*Trecho do documento:*
Para quem conhece o volume impactante dos romances Crime e Castigo e Os Irmãos Karamazov, a descoberta do conto A Árvore na Casa de Cristo chega a ser surpreendente em sua brevidade e estilo mais contido. Assinados por Dostoievski, autor considerado pela crítica um dos mestres da literatura mundial, a história é aparentemente simples em sua superfície, mas profunda quando levamos em consideração algumas questões sobre opressão social, pobreza e transcendência, conteúdos dispostos no desenvolvimento da trajetória de um menino e sua mãe, mortos de fome, frio e mergulhados em vastas necessidades num período que deveria ser de renovação das crenças, mas surge como momento delineador das desigualdades já expostas pelo escritor russo em suas obras mais conhecidas. Conhecido por retratar travessias dolorosas de personagens, sitiados em momentos de culpa, sofrimento, niilismo e angústia filosófica e psicológica, o autor do conto entrega um material bem mais enxuto que o habitual, mas com forte mensagem embutida no enfrentamento da miséria, sofrida por uma criança em pleno natal.

Aqui, enquanto alguns gozam dos privilégios de uma lareira para aquecer do frio e de uma mesa farta para driblar fome, o personagem apresentado pelo narrador em terceira pessoa, situado entre passado e presente, precisa lidar com a forte fome que o aplaca. E também a descrença na melhora de sua situação de pobreza. Basicamente, acompanhamos a sua jornada pelo frio em São Petersburgo, momentos antes de sua virada mágica, trecho de entrada na transcendência que domina o conto da primeira metade para o desfecho entristecedor. Ao partir dessa vida, a criança sufocada pelo caos social que a impede de superar tantas crises no mundo físico, encontra a tal árvore de natal transcendental, o equivalente ao encontro com uma nova era em sua existência, agora no “mundo espiritual”. Pelo que a narrativa indica, ele é uma das tantas crianças acometidas pelas dificuldades do êxodo rural, parte integrante de uma massa que se desloca para os grandes centros urbanos ainda na realidade contemporânea, mudança territorial marcada por solidão, tristeza, frio e outros sentimentos nada acolhedores, antíteses do natal que deveria ser marcado por acolhimento, fartura e bem-estar.

*Dados fornecidos:*
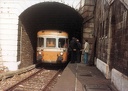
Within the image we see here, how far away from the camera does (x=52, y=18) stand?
1100 inches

*Exercícios propostos:*
• 1. Responda com base no texto sobre o conto A Árvore na Casa de Cristo:
(a) Quais dois romances de Dostoievski são citados pelo volume impactante?
(b) Em que cidade se passa a jornada do menino pelo frio?
(c) Em que pessoa está o narrador que apresenta o personagem?
• 2. Dê continuidade ao texto sobre o conto A Árvore na Casa de Cristo, escrevendo o trecho seguinte a partir da última frase apresentada.
O material não tem relação com o trecho do documento.

*Respostas redigidas:*
• 1.
(a) Crime e Castigo e Os Irmãos Karamazov.
(b) Em São Petersburgo.
(c) Em terceira pessoa.

• 2.
Esse é o direcionamento do simples, mas tocante conto A Árvore de Natal na Casa de Cristo, uma história que preza pela objetividade e que, mais uma vez, menciono que me deixou em dúvidas no que concerne ao processo de autoria. Não parece um Dostoievsky, mas é, conforme apontado por alguns estudos literários disponíveis, focados na análise da forma e do conteúdo desta história aparentemente banal, mas altamente urgente e complexa em suas entrelinhas. Sinestésica, a leitura nos faz passear por experiências sensoriais e uma forte descrição metafísica, com detalhes sobre dimensões espaciais segundo o ponto de vista do narrador onisciente e do olhar do menino personagem, acuado em lugares sufocantes e noutros momentos, deslocados em pontos amplos da cidade, cheios de barreiras intransponíveis para a sua existência com dignidade. Morrer e abandonar a vida mundana parece um destino mais adequado para o menino, figura que encontra o sentido natalino apenas no “outro plano”. É lá que a criança pode contemplar a árvore de natal do título, belíssima e luminosamente intensa.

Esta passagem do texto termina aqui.